This tension between, how does it turn on and when, are where I've actually found real answers from my faith. From the Bible. The book is called Song of Songs, or the Songs of Solomon. What it is, is the love poetry between a lover and his beloved.
Before they get married.
For those who pay close attention to the details and descriptions, and not just the parts about fruit, deer, grass and streams of flowing water, is the evolution of a relationship. A relationship that is about to be consummated. In other words, there's a lot of passion and desire between the lover and his beloved. It's obviously grown and been kept in check, but even in few days remaining before their weddings its a struggle. The struggle? How to let the feelings grow while not letting the feelings overwhelm and control. The answer? Good friends and community support. Oh, and to let the feelings grow. Because they are supposed to be growing.
Like fruit on a tree, sexual feelings are supposed to be growing; they should be ready for picking on the day of the wedding. With that encouragement, that's exactly what my fiancé and I are practicing. And that's the standard we're holding ourselves accountable towards. To let the feelings grow at a slow and stable pace. Which takes a lot of patience.
This is where my physical training is helping me the most. I know strength and endurance take time to build. I know there are shortcuts, but none that will produce the longevity I desire. Like my physical training, I have to take the time by communicating with my fiancé to build what it is we want. It's more than physical intimacy. It's being intimate with each other's souls. We're taking efforts to keep our pace slow, to keep ourselves from speeding ahead, yet moving towards our goal.
It's not perfect. We don't have a formula.

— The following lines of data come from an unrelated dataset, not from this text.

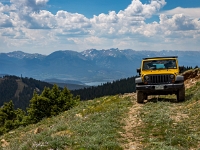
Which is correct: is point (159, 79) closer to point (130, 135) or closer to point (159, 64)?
point (159, 64)

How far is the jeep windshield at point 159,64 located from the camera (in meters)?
20.8

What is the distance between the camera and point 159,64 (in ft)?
68.9

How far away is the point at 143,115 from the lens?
48.6ft

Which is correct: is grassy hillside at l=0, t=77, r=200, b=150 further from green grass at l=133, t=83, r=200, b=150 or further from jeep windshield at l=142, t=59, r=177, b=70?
jeep windshield at l=142, t=59, r=177, b=70

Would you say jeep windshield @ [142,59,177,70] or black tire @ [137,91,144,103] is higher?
jeep windshield @ [142,59,177,70]

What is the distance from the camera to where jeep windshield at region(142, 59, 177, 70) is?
2081cm

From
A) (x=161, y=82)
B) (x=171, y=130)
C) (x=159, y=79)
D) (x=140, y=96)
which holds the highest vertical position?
(x=159, y=79)

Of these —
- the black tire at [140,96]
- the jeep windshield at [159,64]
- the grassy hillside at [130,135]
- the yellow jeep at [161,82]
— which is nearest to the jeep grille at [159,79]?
the yellow jeep at [161,82]

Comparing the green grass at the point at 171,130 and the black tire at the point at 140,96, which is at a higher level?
the black tire at the point at 140,96

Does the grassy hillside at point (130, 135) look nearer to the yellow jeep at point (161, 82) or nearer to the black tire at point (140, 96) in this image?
the yellow jeep at point (161, 82)

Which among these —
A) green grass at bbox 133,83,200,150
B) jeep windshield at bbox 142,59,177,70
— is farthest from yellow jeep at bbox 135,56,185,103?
green grass at bbox 133,83,200,150

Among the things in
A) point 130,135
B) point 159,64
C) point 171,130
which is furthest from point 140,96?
point 130,135

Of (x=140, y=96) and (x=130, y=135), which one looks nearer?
(x=130, y=135)

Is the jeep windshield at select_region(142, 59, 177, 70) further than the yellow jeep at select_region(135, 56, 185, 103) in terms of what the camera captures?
Yes
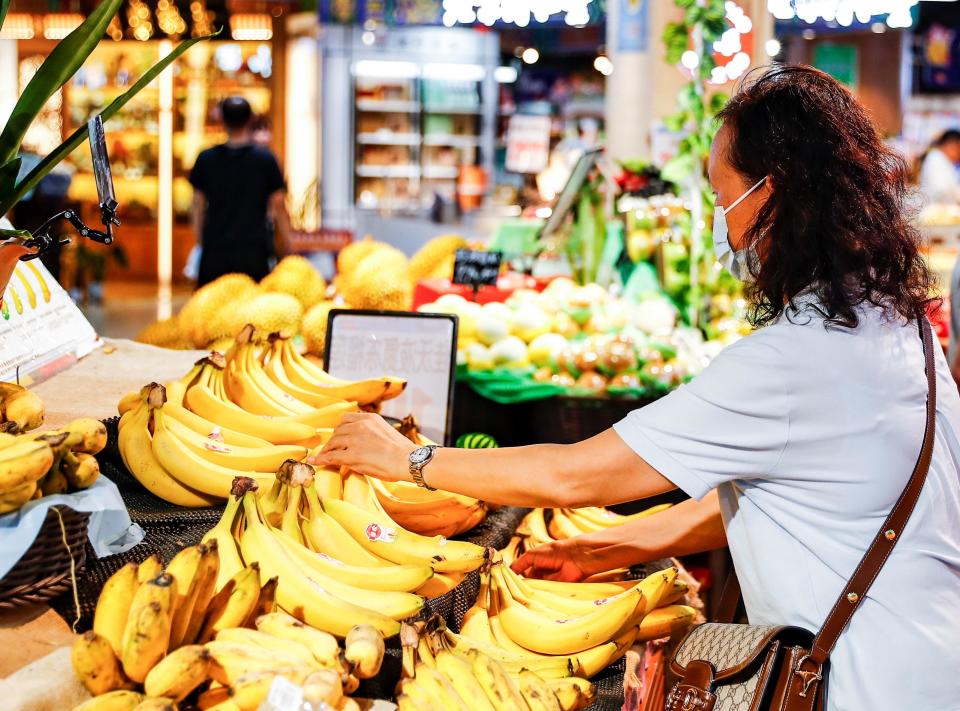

At this point it comes down to deciding what's pure and what's right each and every day. That's all we can do.
For those who want to know what's right and what's not, I suggest reading and discussing the materials from purity culture. Some of the books are bad arguments for good things. No author is perfect. Take the principles and find out how to apply them. You'll need to learn how to focus your mind, and you'll need to learn how that's different from shutting your body down. It's an art form of living, its not something you only achieve by learning how to say "No, I won't," its something you learn how to live by saying, "Yes, I will."
There's more I could say and there's more that needs to be said. There are terms that need to be defined and probably some of my experiences that need to be clarified. Being silent won't create the change we want in our world. We have to take risks. We have to talk about what's happened, what's happening. We need to open up the dark closets of fear, or we will find ourselves incapable of changing. I want to live in a world where we are unafraid of wholeness. I want to live in a world where we encourage one another to live undivided lives. Amen.